[[ Document excerpt open ]]
Western Blotting

Western blot analysis was performed as previously described (23). Antibodies against p-Rb^Ser780, Rb, cyclin D1, CDK4 and CDK6, c-Myc, p-AKT^Ser473, AKT, p-mTOR^Ser2448, mTOR, p-p70S6K^Thr389, p70S6K, p-AMPKα1^Thr172, p-ERK1/2^{Thr202/Tyr204}, ERK1/2, p-PKM2^Tyr105, PKM2 were from Cell Signaling Technology, Incorporated (Danvers, MA); anti-p-CDK6^Tyr24 and anti-MCT4 were from Santa Cruz Biotechnology, Incorporated (Dallas, TX). Antibodies against CDKN2A/p16^INK4a, AMPKα1, GLUT-1 were from Abcam (Cambridge, UK). Antibodies against HIF-1α and HIF-2α were from BD Biosciences (Franklin Lakes, NJ) and Novus Biologicals, LLC (Centennial, CO), respectively. Anti-β-actin (clone B11V08) was from BioVision (Milpitas, CA). Horseradish peroxidase-conjugated secondary antibodies and the chemiluminescence system were from Millipore (Millipore, MA). Reagents for electrophoresis and blotting analysis were from BIO-RAD Laboratories (Hercules, CA). For GLUT-1 detection, cells were lysed in GLUT-1 lysis buffer (1 % Triton X-100, 0.1% SDS, protease inhibitors) for 1 h on ice, and precleared by centrifugation for 10 min at 4°C. Protein extracts were denatured in sample buffer for 30 min before electrophoresis (24). The chemiluminescent signal was acquired by C-DiGit R Blot Scanner and the bands were quantified by Image Studio™Software, LI-COR Biotechnology (Lincoln, NE).
[[ Document excerpt closed ]]
[[ Dataset extract open ]]
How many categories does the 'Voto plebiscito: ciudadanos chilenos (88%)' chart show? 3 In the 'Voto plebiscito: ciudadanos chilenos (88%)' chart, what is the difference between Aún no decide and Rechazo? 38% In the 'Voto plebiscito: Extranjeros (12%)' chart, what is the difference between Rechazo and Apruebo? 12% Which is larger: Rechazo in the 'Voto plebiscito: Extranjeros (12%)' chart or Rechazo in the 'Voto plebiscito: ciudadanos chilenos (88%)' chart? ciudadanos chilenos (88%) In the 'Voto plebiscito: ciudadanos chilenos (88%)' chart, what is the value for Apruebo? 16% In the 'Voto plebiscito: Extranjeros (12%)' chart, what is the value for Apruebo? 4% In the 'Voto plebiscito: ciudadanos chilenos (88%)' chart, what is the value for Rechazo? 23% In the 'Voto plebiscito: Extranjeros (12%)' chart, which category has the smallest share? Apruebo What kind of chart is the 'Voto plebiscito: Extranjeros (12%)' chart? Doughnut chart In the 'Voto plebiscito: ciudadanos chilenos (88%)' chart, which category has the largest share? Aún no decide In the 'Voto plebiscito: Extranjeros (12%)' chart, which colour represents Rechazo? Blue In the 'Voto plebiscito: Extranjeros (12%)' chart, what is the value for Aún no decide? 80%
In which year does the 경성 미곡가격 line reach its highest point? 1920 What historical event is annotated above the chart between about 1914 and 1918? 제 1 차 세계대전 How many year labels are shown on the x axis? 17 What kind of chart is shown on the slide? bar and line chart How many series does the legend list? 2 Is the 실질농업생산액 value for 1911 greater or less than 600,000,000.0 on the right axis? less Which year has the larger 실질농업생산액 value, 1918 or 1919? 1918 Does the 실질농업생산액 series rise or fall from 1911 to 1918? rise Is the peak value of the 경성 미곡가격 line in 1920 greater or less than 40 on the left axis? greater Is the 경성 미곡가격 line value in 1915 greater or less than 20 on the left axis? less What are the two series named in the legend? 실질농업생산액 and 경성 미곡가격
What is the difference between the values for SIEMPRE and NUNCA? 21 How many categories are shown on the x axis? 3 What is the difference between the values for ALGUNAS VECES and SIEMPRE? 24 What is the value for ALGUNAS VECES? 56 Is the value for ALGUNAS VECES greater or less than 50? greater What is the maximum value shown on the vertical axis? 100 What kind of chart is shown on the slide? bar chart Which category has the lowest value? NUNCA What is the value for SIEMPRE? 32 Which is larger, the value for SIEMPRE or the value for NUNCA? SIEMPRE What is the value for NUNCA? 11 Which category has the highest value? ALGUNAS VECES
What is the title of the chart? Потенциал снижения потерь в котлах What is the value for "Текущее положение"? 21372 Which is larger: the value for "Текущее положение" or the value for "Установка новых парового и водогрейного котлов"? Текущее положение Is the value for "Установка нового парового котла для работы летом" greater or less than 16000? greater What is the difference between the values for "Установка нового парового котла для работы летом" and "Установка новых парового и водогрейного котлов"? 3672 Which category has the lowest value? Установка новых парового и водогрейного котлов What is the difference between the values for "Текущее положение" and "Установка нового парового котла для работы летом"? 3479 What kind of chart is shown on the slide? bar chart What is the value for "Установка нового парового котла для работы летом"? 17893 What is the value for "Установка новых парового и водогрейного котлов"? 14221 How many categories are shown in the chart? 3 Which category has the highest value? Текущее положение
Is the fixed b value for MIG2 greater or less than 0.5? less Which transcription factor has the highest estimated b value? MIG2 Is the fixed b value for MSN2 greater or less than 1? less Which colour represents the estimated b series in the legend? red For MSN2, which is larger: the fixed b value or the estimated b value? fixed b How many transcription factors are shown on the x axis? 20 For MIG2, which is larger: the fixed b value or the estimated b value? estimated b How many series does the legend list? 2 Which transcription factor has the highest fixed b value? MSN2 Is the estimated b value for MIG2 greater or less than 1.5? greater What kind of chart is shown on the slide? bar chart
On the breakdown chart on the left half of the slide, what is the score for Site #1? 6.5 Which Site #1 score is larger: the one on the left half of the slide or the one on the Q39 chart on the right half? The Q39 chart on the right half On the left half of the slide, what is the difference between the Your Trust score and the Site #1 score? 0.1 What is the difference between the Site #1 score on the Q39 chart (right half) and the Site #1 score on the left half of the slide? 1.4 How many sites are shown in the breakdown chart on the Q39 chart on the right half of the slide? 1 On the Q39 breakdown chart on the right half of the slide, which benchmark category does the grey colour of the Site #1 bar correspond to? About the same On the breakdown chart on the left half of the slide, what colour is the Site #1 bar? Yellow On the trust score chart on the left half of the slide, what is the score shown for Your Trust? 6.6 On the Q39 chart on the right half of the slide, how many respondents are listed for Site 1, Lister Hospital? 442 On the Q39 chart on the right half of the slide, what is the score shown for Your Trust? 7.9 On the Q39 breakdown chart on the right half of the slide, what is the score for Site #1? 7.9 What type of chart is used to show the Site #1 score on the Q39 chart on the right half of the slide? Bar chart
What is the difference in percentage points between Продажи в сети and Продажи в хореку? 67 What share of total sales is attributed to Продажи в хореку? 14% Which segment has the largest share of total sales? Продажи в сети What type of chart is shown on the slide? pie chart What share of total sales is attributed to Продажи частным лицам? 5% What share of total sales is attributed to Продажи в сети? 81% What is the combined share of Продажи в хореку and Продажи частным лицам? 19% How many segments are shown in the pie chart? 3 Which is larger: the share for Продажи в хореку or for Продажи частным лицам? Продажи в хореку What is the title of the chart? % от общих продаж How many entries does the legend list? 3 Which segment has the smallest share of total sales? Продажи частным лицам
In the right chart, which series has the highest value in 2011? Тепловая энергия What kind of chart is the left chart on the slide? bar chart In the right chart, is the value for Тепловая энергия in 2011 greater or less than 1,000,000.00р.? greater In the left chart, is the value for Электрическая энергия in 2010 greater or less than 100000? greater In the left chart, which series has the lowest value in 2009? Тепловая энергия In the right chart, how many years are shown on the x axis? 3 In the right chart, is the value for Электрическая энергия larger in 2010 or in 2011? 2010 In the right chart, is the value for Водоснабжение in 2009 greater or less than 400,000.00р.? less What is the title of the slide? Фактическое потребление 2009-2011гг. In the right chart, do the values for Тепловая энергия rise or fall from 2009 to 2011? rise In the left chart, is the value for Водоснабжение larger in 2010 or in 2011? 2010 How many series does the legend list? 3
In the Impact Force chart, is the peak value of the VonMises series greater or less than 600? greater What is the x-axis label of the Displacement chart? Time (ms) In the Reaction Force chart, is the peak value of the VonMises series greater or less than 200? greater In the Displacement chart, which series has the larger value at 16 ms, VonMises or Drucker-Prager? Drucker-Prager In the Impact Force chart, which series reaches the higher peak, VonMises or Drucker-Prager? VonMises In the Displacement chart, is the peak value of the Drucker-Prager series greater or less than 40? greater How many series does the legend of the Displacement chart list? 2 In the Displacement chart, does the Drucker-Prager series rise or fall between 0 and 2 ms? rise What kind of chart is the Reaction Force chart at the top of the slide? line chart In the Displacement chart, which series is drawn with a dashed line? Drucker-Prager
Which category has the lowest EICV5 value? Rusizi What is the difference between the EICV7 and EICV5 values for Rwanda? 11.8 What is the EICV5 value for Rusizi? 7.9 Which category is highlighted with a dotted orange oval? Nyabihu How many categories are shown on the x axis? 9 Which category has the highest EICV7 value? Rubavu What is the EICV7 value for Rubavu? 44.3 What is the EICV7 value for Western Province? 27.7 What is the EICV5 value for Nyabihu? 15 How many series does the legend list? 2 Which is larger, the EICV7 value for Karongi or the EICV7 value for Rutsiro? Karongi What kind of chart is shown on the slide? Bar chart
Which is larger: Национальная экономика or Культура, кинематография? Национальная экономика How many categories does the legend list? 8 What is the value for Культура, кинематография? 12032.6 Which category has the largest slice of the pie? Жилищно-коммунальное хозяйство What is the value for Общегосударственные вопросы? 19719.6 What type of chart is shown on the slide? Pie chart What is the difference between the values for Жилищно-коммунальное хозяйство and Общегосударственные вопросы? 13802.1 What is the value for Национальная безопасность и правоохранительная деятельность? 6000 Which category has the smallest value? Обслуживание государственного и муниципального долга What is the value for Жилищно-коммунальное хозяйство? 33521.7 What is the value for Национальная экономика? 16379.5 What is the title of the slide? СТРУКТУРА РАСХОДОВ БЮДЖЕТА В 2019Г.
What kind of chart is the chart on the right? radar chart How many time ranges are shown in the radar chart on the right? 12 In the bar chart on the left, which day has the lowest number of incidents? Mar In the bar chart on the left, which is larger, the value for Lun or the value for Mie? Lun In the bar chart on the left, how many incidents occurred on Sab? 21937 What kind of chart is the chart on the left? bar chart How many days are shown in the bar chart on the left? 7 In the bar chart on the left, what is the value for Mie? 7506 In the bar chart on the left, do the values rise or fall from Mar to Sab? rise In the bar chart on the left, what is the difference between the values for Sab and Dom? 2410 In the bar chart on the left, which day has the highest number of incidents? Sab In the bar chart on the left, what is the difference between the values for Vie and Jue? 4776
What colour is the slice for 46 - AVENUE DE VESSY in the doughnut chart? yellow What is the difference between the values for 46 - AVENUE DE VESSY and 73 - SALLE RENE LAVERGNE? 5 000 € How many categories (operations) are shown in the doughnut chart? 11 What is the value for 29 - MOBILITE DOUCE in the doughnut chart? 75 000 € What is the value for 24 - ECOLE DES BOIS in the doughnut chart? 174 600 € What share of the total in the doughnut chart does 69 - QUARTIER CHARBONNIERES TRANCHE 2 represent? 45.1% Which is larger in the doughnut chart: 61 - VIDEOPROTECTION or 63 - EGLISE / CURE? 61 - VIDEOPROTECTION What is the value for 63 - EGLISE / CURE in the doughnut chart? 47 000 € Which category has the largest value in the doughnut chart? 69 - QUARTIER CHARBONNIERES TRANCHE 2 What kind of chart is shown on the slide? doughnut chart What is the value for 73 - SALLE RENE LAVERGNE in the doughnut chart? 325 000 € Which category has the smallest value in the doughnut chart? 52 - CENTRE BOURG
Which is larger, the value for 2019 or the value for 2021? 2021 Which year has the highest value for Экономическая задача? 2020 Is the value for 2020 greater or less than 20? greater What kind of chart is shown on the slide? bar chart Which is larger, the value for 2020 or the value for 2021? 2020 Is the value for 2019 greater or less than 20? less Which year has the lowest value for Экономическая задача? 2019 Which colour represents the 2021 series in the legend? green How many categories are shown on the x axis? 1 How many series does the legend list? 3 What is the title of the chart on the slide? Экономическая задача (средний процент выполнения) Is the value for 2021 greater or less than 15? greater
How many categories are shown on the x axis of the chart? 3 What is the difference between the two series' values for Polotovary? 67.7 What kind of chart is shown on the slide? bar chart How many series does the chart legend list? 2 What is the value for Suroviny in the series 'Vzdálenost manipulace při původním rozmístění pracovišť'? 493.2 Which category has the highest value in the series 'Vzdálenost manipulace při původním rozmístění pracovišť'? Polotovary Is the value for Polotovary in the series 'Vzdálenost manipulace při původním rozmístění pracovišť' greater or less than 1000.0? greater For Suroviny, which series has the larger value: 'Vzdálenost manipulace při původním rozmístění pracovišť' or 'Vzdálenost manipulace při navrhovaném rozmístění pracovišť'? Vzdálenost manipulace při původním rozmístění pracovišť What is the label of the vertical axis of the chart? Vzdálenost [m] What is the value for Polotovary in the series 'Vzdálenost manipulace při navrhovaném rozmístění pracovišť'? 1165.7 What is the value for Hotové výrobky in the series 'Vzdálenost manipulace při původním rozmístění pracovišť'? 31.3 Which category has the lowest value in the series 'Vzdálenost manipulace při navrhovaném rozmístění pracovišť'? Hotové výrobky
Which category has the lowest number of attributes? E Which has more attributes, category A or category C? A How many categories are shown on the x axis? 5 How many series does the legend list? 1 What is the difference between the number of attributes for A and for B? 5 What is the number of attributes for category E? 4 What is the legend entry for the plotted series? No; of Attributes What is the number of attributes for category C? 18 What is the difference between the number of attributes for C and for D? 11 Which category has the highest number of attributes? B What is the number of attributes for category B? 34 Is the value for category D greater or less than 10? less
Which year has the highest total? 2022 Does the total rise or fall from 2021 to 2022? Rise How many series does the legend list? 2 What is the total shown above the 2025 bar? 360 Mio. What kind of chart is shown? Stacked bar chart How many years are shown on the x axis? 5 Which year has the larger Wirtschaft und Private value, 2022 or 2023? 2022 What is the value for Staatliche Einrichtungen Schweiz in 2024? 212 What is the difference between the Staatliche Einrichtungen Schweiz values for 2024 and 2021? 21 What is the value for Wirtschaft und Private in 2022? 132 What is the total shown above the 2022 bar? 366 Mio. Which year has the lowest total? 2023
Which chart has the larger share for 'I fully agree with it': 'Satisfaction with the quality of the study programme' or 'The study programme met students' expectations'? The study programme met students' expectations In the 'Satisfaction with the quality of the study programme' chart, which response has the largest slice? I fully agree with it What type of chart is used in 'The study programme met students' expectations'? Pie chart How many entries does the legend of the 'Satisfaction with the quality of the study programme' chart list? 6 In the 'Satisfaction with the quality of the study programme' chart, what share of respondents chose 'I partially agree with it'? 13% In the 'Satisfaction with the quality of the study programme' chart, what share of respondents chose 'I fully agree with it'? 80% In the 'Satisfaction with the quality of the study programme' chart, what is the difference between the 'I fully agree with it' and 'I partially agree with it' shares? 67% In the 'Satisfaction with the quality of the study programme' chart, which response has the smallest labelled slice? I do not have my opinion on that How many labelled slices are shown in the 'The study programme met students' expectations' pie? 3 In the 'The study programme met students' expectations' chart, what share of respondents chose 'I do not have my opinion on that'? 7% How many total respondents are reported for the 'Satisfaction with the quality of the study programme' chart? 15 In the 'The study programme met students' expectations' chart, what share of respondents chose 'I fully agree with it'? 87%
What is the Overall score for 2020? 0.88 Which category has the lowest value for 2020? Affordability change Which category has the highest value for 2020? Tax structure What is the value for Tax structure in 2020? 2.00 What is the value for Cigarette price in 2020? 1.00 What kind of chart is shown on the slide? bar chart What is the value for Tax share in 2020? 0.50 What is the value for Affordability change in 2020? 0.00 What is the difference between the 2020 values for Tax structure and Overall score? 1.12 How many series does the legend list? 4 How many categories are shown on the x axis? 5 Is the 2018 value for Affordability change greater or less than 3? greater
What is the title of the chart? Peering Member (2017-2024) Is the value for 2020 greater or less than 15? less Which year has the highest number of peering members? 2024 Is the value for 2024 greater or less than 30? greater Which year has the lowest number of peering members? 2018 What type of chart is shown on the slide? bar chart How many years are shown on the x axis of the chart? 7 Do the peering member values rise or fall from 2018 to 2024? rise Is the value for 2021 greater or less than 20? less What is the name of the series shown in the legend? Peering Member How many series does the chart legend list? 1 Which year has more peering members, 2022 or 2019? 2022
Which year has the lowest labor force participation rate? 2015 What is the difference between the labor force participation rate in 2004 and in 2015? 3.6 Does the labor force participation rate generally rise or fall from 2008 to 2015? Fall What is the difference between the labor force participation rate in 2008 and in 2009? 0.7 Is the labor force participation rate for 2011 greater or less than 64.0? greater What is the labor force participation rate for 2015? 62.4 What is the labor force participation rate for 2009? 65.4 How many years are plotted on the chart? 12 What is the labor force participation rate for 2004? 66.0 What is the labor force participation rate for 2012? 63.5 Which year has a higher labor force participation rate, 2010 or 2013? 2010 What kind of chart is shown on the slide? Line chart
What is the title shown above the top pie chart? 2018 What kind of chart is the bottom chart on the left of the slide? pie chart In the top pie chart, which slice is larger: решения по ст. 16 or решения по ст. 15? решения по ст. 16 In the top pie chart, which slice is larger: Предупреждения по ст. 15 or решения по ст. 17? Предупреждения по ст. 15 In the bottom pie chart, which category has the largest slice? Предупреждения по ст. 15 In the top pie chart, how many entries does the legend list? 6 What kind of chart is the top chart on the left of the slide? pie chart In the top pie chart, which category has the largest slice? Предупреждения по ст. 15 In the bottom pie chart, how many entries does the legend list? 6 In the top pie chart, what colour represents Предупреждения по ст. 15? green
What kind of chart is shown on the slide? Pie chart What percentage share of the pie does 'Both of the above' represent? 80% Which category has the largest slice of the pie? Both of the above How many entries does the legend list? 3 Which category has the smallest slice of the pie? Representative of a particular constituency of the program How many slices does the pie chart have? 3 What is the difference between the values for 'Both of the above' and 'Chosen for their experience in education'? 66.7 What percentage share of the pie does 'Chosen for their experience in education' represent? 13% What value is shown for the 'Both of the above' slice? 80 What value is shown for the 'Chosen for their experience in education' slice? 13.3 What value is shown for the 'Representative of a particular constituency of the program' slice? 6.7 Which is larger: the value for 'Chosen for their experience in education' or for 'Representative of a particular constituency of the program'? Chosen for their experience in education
[[ Dataset extract closed ]]
What you will do:
A) Answer these three questions from the Western blotting section, one per line, marked (i), (ii), (iii):
(i) Which company supplied the anti-β-actin antibody?
(ii) How long were cells lysed on ice for GLUT-1 detection?
(iii) Which software was used to quantify the bands?
B) Turn the paragraph of the Western blotting section that starts "Western blot analysis was performed" into a short bulleted list that keeps its main facts.
The records were drawn from a source separate from the Western blotting section.

Task results:
A)
(i) BioVision (Milpitas, CA)
(ii) 1 h
(iii) Image Studio™ Software, LI-COR Biotechnology (Lincoln, NE)

B)
- Western blot analysis followed a previously described method (23).
- Antibody sources:
  - Cell Signaling Technology (Danvers, MA): p-Rb^Ser780, Rb, cyclin D1, CDK4, CDK6, c-Myc, p-AKT^Ser473, AKT, p-mTOR^Ser2448, mTOR, p-p70S6K^Thr389, p70S6K, p-AMPKα1^Thr172, p-ERK1/2^{Thr202/Tyr204}, ERK1/2, p-PKM2^Tyr105, PKM2
  - Santa Cruz Biotechnology (Dallas, TX): p-CDK6^Tyr24, MCT4
  - Abcam (Cambridge, UK): CDKN2A/p16^INK4a, AMPKα1, GLUT-1
  - BD Biosciences (Franklin Lakes, NJ): HIF-1α
  - Novus Biologicals (Centennial, CO): HIF-2α
  - BioVision (Milpitas, CA): β-actin (clone B11V08)
- Millipore supplied the horseradish peroxidase-conjugated secondary antibodies and the chemiluminescence system.
- BIO-RAD Laboratories (Hercules, CA) supplied the electrophoresis and blotting reagents.
- GLUT-1 detection:
  - Cells were lysed for 1 h on ice in GLUT-1 lysis buffer (1% Triton X-100, 0.1% SDS, protease inhibitors).
  - Lysates were precleared by centrifugation for 10 min at 4°C.
  - Protein extracts were denatured in sample buffer for 30 min before electrophoresis (24).
- Signal was acquired with a C-DiGit Blot Scanner, and bands were quantified with Image Studio™ Software (LI-COR Biotechnology, Lincoln, NE).